Methods : ZIKV (20 PFU) was injected into the neonatal C57BL/6 mice at Postnatal day (P) 0 subcutaneously. Retinas of ZIKV-infected mice and age-matched controls were collected at P21. Neuronal injury, vascularization, inflammation and gliosis were analyzed by immunostaining with anti-Tuj-1, isolectin B4, anti-CD45 and anti-GFAP in retinal flatmounts. Retinal structural alteration was assessed in retinal sections by DAPIstaining and immunohistochemistry with antibodies against GFAP, glutamine synthetase, CD31, PKCα, calbindin, Dab1, cone-arrestin and rhodopsin.

Results : Compared to control mice, the retinal surface area was much less in ZIKV-treated mice, with dramatically decreased retinal ganglion cells, abnormal vasculature, increased leukocytes, and induced activation of astrocytes and Müller cells. ZIKV-infected retina also displayed evident lack of cells in different retinal layers, including the ganglion cell layer (GCL), inner nuclear layer (INL) and outer nuclear layer (ONL), resulting in reduced thickness of the whole retina. Moreover, the expression of PKCα, calbindin, Dab1, cone-arrestin and rhodopsin decreased significantly in ZIKV-infected retina, indicating the loss of bipolar cells, horizontal cells, amacrine cells and photoreceptor cells.
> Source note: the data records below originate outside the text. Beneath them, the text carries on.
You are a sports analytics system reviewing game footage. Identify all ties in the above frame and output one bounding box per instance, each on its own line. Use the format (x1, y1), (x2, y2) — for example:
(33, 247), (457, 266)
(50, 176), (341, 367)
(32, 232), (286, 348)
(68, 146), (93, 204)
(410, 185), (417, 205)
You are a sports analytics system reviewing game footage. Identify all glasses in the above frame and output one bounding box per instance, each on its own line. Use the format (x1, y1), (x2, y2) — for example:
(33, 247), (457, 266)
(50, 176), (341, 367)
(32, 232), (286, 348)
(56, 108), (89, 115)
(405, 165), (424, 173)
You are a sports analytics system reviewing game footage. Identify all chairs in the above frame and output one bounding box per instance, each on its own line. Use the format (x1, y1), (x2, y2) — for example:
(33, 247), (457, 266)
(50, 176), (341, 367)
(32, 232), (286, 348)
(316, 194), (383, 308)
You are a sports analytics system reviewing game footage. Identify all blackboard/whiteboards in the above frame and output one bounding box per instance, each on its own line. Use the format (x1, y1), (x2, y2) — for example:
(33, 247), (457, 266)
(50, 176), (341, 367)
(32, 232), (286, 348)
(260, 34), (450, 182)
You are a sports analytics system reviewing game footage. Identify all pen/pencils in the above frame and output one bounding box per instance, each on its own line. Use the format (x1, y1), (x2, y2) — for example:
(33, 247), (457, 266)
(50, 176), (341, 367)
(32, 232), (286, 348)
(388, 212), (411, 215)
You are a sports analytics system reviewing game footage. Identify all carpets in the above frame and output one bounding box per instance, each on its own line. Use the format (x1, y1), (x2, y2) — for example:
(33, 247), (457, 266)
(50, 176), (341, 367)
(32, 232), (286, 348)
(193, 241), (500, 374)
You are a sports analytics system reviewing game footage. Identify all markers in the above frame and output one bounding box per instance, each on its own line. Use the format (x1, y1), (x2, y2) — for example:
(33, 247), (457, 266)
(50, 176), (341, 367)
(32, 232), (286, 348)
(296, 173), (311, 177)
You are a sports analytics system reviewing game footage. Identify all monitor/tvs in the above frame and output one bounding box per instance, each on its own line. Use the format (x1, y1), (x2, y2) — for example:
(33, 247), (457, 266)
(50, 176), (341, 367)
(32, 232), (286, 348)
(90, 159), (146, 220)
Conclusions : We established a novel mouse model of retinal abnormalities associated with ZIKV. These data provide a direct causative link between ZIKV and retinal lesion in vivo. The massive neuronal death, abnormal vasculature and structural disorder in the retina indicate that ZIKV infection can lead to a severe impact on the eye.

This abstract was presented at the 2019 ARVO Annual Meeting, held in Vancouver, Canada, April 28 - May 2, 2019.